Keynote speakers
Pekka Haavisto
Member of the Parliament of Finland
Pekka Haavisto brings a multifaceted perspective on polarization, shaped by decades of experience in national and international leadership. He has served as Finland’s Minister for Foreign Affairs, Minister of the Environment, and Minister for International Development. On the global stage, he has held key roles as the United Nations Assistant Secretary-General for the Darfur peace process and as the European Union's Special Representative in Sudan and Darfur.
A widely respected and popular politician, Haavisto has traveled extensively across Finland and the world, listening to the concerns, hopes, and lived experiences of people from all regions and backgrounds. His work reflects a deep commitment to dialogue, inclusion, and understanding in the face of societal divides.
Nicklas Larsen
Nicklas Larsen is a leading futures practitioner, educator, author, and public speaker dedicated to strengthening the political and cultural representation of future generations. From the Asian Development Bank to the Philanthropy Europe Association and Parsons School of Design, his work builds imagination infrastructures and equips leaders and learners with the skills to anticipate change, navigate uncertainty, and shape just, transformative futures. As Head of Impact and UNESCO Co-Chair in Futures Capabilities at the Copenhagen Institute for Futures Studies, Nicklas champions the Institute's mission to democratise and integrate futures literacy across the arts, culture, education, philanthropy, and policy.

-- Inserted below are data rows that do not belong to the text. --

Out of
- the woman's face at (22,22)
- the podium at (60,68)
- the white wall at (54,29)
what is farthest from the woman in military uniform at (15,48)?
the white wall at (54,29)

Personal reflections on the notion of polarisation:
We are living through a time of deepening polarisation - politically, socially, culturally. The spaces we once shared for dialogue and collective meaning-making are becoming fractured, and trust in institutions, and in each other, is eroding. In such a climate, the future is often weaponised - used to justify rigid ideologies, or to perpetuate fear and division. Yet, I believe futures thinking holds a counterforce to this fragmentation. Futures work - when it is inclusive, imaginative, and intergenerational - can help us transcend the binaries of now. It gives us tools to surface hidden assumptions, to explore alternative pathways, and to hold space for complexity without collapsing into conflict. At its best, it invites us to think not just about what could happen, but what should happen - and who should be part of deciding that.
This is why the future generations agenda matters so deeply. It is not just a policy innovation or an institutional mechanism - it is a moral and imaginative framework that reorients decision-making away from short-termism and toward long-term stewardship. When we anchor our choices in the wellbeing of those yet to come, we are reminded of our interconnectedness and our responsibility to something larger than ourselves. The future generations agenda carries unifying potential precisely because it calls us into shared purpose. It encourages us to listen more deeply, imagine more courageously, and act more justly. In a polarised world, this might be one of the few remaining grounds on which we can meet - not as partisans or professionals, but as ancestors-in-the-making.